Ele começava ali a encarar a morte próxima, confirmada nesta terça-feira (13), com a mesma postura com que encarou a vida. Não era bem a assimilação da derrota. Mas a consciência de que dessa vida pouco se leva – a não ser o que realmente importa.
Ele tinha 89 anos.
Antes e após ser eleito presidente – e completar a jornada de heroi que já foi perseguido, alvejado a tiros e detido – ele manteve uma rotina sem luxos. Parte do salário como chefe do Executivo uruguaio foi doada a um plano de habitação social.
E seguiu circulando por aí com um Fusca azul que se tornou sua marca registrada.
Não era falso voto de pobreza. Era ele em estado bruto, como atestam todos os que o visitavam em sua residência e eram recebidos para um café – que ele mesmo passava.
Não à toa Mujica era conhecido como o “presidente mais pobre do mundo”.
O despojamento era uma marca do ex-presidente tanto quanto a coerência. O que não o impediu de se tornar popular, e uma referência, entre os mais jovens e até opositores, a quem ele defendia o respeito. “É preciso aprender que o fundamento da democracia é o respeito aos que pensam diferente”, costuma repetir.
Nas redes sociais, o que não faltam são lições deixadas por ele em vida – não sobre vencer na vida e nas eleições, mas como encarar as agruras inevitáveis de um mundo modulado para destroçar corpos transformados em força de trabalho.
A análise dele sobre as injustiças do mundo são tão claras (e simples) quanto precisas.
Mujica passou a vida dizendo que a humanidade precisa trabalhar menos, ter mais tempo livre e ser mais pé no chão.
E morreu dizendo com noção plena da finitude humana, uma luta da qual ninguém vence. A morte, dizia ele, “é uma senhora de quem não gostamos, e que não queremos, mas que inevitavelmente vai chegar em algum momento”.

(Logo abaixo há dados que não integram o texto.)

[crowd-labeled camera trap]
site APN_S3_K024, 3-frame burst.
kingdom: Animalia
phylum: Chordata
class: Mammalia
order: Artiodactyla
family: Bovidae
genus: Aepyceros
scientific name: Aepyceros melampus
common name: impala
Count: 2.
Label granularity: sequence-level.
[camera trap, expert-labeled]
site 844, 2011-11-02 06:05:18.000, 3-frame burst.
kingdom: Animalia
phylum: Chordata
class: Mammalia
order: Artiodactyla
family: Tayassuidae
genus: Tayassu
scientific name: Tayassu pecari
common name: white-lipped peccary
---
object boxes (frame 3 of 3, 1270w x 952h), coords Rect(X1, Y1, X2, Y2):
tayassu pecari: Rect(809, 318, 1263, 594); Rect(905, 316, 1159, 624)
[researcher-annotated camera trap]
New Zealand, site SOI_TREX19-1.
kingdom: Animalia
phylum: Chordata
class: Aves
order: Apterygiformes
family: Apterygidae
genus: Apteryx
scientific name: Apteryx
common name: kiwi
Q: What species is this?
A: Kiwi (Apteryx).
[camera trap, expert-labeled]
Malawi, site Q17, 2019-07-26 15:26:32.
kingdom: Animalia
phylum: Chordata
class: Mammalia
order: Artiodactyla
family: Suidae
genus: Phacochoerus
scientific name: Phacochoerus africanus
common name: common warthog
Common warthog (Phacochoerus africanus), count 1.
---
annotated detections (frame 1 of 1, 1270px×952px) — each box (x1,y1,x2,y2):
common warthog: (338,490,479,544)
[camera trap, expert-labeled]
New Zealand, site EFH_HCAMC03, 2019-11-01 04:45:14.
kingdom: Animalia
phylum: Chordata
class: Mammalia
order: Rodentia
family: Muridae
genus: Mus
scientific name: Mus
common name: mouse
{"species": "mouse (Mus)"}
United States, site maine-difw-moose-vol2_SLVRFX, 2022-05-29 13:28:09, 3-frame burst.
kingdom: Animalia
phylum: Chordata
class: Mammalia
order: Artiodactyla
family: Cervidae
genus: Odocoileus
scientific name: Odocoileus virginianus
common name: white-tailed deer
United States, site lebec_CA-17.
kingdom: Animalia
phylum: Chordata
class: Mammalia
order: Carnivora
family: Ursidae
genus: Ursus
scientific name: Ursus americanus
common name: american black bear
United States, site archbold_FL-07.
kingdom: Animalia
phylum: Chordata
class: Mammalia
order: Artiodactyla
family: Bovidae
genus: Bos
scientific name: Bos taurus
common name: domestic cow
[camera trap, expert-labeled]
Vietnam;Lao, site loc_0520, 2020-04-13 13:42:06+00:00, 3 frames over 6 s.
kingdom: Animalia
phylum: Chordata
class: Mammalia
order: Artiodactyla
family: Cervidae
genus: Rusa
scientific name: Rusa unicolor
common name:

Portanto, ensinou Mujica, é preciso nos resignar. “Todos os seres vivos são feitos para lutar pela vida: desde uma erva daninha, um sapo e até nós. Chega-se à conclusão de que isso serve para dar sabor à vida, pois, como dizia o velho Aristóteles: tudo o que a natureza faz é bem feito.”
Fica como último ensinamento a quem ainda tinha tanto a ensinar.